If you believe that this meets your definition of a software bug, it must stand as one of the most serious ever. It also shows that there is nothing new about bugs in space/missile software.

[1] http://en.wikipedia.org/wiki/Mariner_1#An_Infamous_Bug

5
[+6] [2011-01-27 14:34:39] sglantz

It is still debated whether it was actually caused by a bug or not, but the Flash Crash of the US stock market from May 2010 has to be the worst from a purely financial standpoint. The crash apparently wiped out over a trillion dollars worth of equity in a few minutes. While a large percentage of that was regained as the stock market quickly rebounded, there was certainly a lot of money lost (and made) that day.

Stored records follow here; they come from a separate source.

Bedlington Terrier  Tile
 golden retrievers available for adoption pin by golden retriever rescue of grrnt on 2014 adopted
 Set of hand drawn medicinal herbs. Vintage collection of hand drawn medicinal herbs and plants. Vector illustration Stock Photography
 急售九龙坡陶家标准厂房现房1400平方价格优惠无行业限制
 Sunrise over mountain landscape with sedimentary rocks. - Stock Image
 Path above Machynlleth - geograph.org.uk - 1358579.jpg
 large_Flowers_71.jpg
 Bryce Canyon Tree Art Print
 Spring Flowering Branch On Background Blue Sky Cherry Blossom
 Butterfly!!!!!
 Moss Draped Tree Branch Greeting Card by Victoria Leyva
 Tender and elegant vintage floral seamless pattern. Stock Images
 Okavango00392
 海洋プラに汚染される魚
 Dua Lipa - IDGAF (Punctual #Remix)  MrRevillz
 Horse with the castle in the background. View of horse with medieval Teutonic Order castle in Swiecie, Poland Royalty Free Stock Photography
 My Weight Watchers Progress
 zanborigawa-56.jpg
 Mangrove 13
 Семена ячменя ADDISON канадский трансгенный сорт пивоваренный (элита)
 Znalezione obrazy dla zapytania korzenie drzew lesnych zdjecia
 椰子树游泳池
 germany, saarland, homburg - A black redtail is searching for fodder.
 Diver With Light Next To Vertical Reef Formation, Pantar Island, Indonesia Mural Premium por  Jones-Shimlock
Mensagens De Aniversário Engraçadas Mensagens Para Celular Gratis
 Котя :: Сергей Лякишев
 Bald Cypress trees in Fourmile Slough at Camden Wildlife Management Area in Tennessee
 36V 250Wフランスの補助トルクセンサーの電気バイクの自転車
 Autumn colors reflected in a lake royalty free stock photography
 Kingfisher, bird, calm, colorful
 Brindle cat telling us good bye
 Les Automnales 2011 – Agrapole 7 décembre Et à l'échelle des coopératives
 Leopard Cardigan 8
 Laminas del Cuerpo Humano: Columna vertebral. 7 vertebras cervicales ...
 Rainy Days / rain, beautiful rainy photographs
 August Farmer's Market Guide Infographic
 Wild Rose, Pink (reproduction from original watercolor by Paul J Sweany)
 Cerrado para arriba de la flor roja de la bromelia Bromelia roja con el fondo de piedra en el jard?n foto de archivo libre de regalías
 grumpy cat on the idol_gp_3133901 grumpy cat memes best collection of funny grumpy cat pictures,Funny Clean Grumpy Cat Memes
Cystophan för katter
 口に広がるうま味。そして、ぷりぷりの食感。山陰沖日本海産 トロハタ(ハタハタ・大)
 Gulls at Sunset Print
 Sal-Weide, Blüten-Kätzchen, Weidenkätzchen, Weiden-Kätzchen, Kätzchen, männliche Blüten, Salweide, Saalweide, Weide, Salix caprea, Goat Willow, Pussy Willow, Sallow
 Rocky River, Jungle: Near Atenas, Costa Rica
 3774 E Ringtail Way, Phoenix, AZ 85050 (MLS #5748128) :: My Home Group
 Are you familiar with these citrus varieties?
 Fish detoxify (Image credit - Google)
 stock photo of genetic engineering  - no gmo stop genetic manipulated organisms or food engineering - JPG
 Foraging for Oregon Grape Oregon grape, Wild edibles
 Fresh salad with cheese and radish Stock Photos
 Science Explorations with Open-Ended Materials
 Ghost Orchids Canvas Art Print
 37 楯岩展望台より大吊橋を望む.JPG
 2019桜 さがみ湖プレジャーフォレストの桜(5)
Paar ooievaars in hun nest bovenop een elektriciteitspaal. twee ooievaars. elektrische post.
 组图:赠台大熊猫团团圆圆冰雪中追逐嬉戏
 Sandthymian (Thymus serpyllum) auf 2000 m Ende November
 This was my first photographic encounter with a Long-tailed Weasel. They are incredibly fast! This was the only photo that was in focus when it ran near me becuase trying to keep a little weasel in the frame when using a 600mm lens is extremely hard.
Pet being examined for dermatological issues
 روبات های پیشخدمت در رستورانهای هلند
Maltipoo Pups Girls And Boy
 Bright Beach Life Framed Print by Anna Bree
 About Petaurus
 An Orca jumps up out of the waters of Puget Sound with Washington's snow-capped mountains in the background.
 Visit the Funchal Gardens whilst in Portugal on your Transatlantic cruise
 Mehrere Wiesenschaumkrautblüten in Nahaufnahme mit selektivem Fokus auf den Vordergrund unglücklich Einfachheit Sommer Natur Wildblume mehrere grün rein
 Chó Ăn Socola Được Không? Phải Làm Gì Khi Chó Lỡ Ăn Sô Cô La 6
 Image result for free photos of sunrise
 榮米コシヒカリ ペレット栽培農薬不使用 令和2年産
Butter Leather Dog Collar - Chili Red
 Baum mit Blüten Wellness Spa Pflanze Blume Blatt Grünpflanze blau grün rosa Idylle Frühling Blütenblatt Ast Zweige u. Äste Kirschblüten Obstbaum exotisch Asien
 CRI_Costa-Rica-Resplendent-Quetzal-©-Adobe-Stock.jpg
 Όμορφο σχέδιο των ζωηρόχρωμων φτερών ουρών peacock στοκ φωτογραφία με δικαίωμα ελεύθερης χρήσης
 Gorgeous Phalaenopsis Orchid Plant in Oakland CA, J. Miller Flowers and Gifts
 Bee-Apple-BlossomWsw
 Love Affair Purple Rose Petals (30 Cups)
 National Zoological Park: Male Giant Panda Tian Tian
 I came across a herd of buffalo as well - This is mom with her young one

What's the "Flash Crash"? - ChrisF
(2) If you would assign the value of human life somewhere between $1 mln and $10 mln (as is done in many cases), a trillion dollars would be equivalent to losing 100,000 - 1 mln lives... That's quite a bug... - Jaap
(6) If most of that money was lost by filthy rich bankers who already have more than they will ever need, I’d say it’s not a bug, it’s a feature. - Timwi
(5) @Timwi it was our investment money lost by filthy rich bankers (who will charge you a fee if it goes up, but not suffer a loss if it goes down). - dbkk
6
[+6] [2011-01-28 02:43:46] Justin Ethier

A defect in the control software for the Soviet Urengoy - Surgut - Chelyabinsk natural gas pipeline resulted in " the most monumental non-nuclear explosion and fire ever seen from space [1]".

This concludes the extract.